The other missense mutation which was found in heterozygous state is p.R2069C that is a result of cytosine to tymidine transition in nucleotide 6205 in exon 74. So amino acid argenine is replaced by cystein in codon 2069 of collagen type VII protein in the triple helical collagenous domain. This mutation is reported by Kahofer et al in 2003, in compound heterozygous status whose carrier had RDEB-I phenotype (15).

The novel and most frequent variant among detected mutations was a deletion in exon 75 of COL7A1 gene which was found in four-unrelated families. This deletion resulted in a frame shift at the amino acids 2089-2093 of type VII collagene within triple helical collagenous domain and changing in the number and order of amino acids PPGPK in normal protein type VII collagene to PLAP in mutated type VII collagen. In this study the detected recessively inherited de novo variant suggests that parents of these families should be called gonadal mosaicism in order to precise genetic counseling, and focusing attention on this matter that the causative mutation might occure in other children of the family. It seems reasonable that we could find new deletion originated from Iranian people which lead to RDEB with regard to other reported mutations which are come from especial family from different countries such as R2814X- 7786delG- R578X originated from Great Britian, 6573+1G>C- E2857X- 5818delC originated from Japan, 425A>G- 8441-14del21- 497insA originated from Italy, C-6527insC originated from Spain, and 2470insG originated from Mexico (16). As a result, our study imply the variety of mutational events which cause RDEB phenotype and emphasizes the molecular heterogenity of DEB.

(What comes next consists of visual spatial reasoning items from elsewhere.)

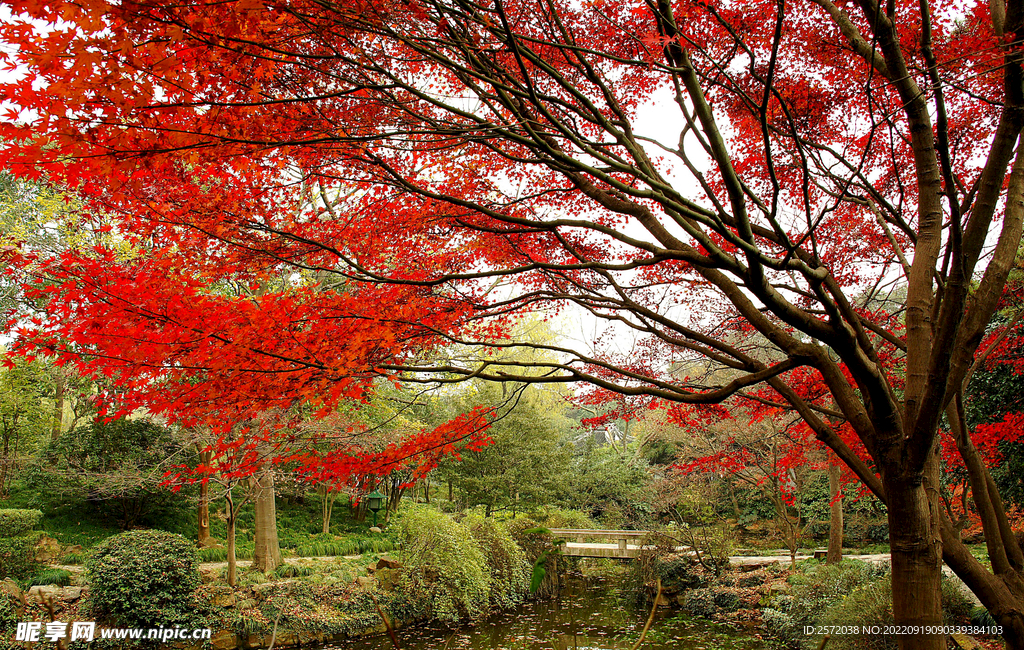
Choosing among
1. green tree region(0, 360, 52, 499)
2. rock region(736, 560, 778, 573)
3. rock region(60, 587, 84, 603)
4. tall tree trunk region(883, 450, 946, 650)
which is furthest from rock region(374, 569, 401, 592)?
tall tree trunk region(883, 450, 946, 650)

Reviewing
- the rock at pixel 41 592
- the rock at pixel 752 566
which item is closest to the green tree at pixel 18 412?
the rock at pixel 41 592

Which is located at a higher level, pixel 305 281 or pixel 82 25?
pixel 305 281

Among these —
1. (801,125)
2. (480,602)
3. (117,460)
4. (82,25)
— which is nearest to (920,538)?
(801,125)

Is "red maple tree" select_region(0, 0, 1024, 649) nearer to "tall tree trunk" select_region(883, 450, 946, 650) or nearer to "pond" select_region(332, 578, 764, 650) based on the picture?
"tall tree trunk" select_region(883, 450, 946, 650)

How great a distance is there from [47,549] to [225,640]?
527cm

Other studies that have dealt with the adjacent codons to codon 2089 have revealed some mutations exactly at backward and forward codons (11, 17, 18). This may be due to sensitivity of this location to mutations, especially, deletion mutation. Hence, it could develop a new screening method and underlines importance of further assessment on a larger population of Iranian patients with EB.

Conclusion

One of the things resulting from research like the current one on epidermolysis bullosa is the identification of specific and new mutations in COL7A1 gene. Also, extension of mutation data banks makes an accurate diagnosis and better DEB classification possible besides it might cause generation of other diagnostic methods based on clinical histological features and pedigree pattern. In addition, these kinds of studies are used for disease prediction, presenting better genetic counseling and prenatal diagnosis in families with high risk of the disease recurrence and for choosing appropriate candidates for gene therapy.